═════ Provided records

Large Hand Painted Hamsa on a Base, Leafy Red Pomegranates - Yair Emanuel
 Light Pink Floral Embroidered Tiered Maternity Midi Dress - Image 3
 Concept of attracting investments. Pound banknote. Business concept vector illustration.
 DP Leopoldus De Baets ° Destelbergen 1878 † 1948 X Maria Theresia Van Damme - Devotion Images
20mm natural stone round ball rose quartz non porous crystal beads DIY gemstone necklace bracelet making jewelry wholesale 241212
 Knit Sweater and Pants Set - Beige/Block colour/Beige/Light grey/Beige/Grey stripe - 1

══════════

> **Aim of the task**
All records above must be printed again, exactly.

> **Written response**
Large Hand Painted Hamsa on a Base, Leafy Red Pomegranates - Yair Emanuel
 Light Pink Floral Embroidered Tiered Maternity Midi Dress - Image 3
 Concept of attracting investments. Pound banknote. Business concept vector illustration.
 DP Leopoldus De Baets ° Destelbergen 1878 † 1948 X Maria Theresia Van Damme - Devotion Images
20mm natural stone round ball rose quartz non porous crystal beads DIY gemstone necklace bracelet making jewelry wholesale 241212
 Knit Sweater and Pants Set - Beige/Block colour/Beige/Light grey/Beige/Grey stripe - 1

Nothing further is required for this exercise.